What is needed:
Retype exactly the lines of the listing below from the one with "24/7 DOXA Content, 27th" through the last, both included, and leave every picture out.

Materials provided:
.....
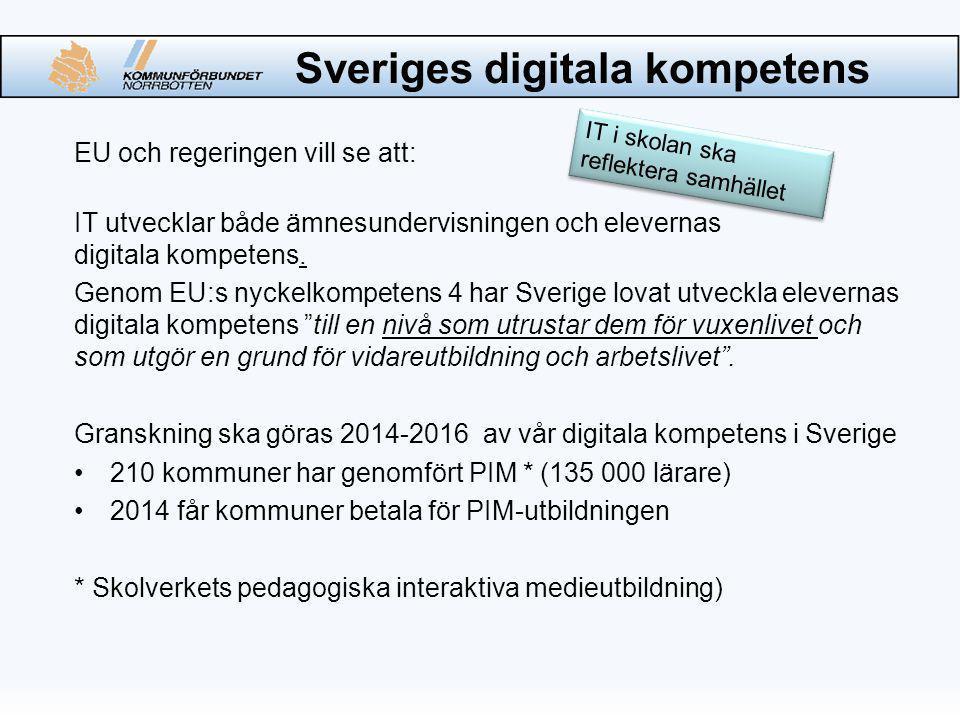 Sveriges digitala kompetens EU och regeringen vill se att: IT utvecklar både ämnesundervisningen och elevernas digitala kompetens.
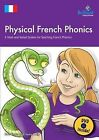 Physical French Phonics: A Tried and Tested System for Teaching French Phonics by Sue Cave, Jean Haig (Mixed media product, 2012)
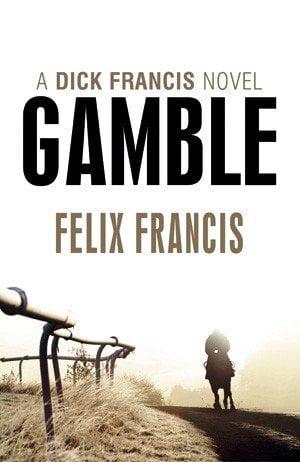 GAMBLE by Felix Francis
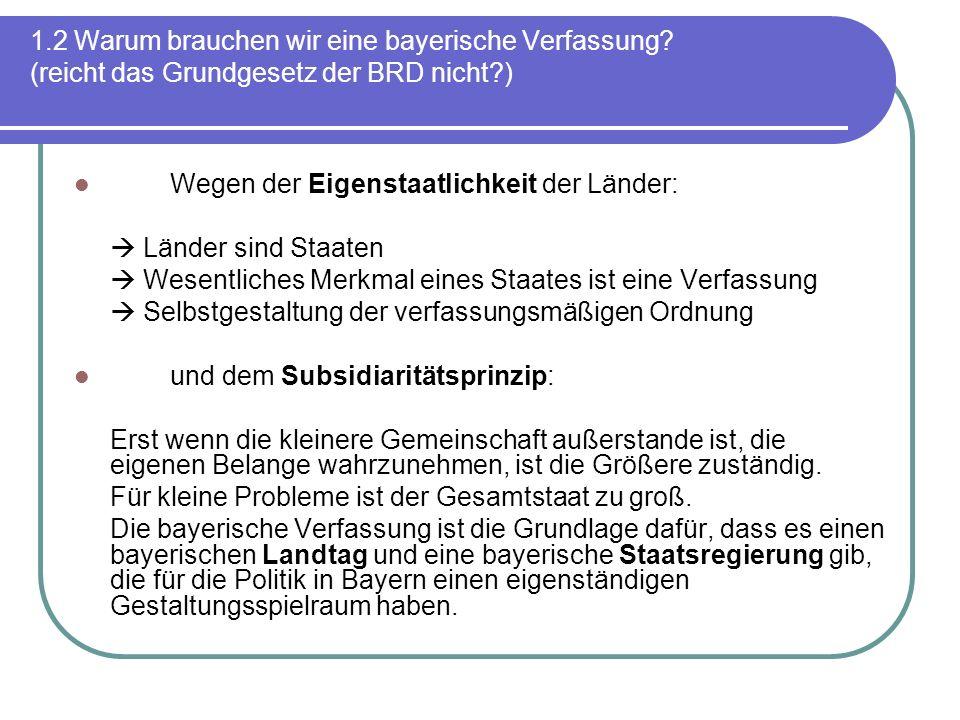 1.2 Warum brauchen wir eine bayerische Verfassung? (reicht das Grundgesetz der BRD nicht?) Wegen der Eigenstaatlichkeit der Länder: Länder sind Staate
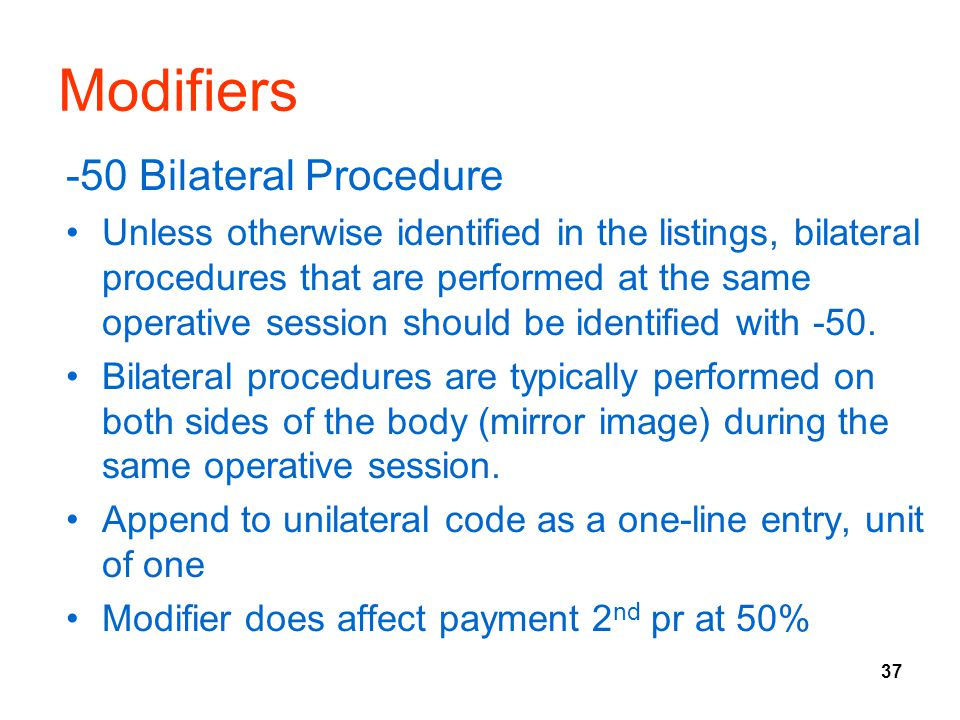 Modifiers -50 Bilateral Procedure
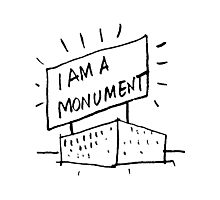 I AM A MONUMENT BLACK ARCHITECTURE T SHIRT Photographic Print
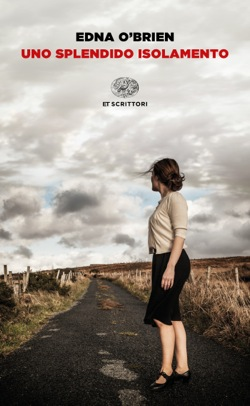 Copertina del libro Uno splendido isolamento di Edna O'Brien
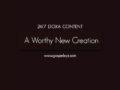 24/7 DOXA Content, 27th November-A WORTHY NEW CREATION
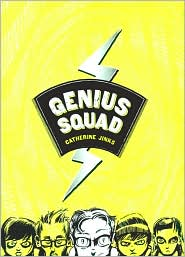 2008-06-12-genius-squad-by-catherine-jinks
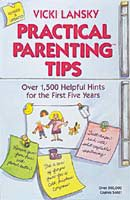 Practical Parenting Tips: Over 1,500 Helpful Hints for the First Five Years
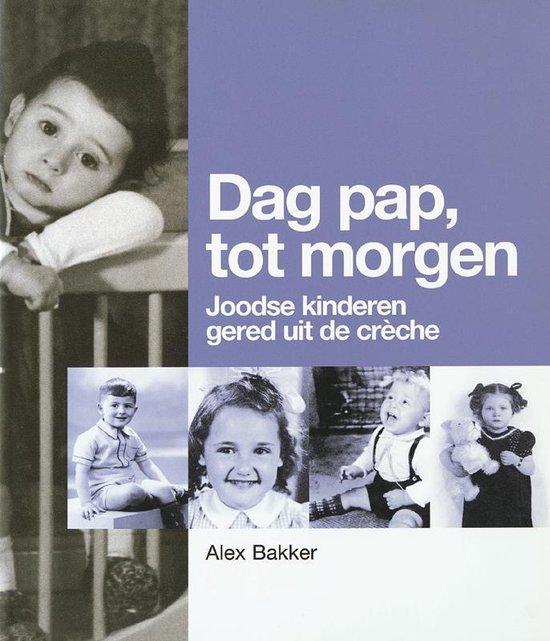 Dag pap tot morgen! - A. Bakker | Readingchampions.org.uk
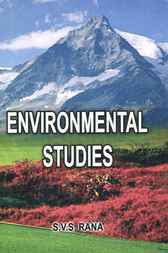 Environmental Studies by S. V. S. Rana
.....
Task solution:
 24/7 DOXA Content, 27th November-A WORTHY NEW CREATION
 2008-06-12-genius-squad-by-catherine-jinks
 Practical Parenting Tips: Over 1,500 Helpful Hints for the First Five Years
 Dag pap tot morgen! - A. Bakker | Readingchampions.org.uk
 Environmental Studies by S. V. S. Rana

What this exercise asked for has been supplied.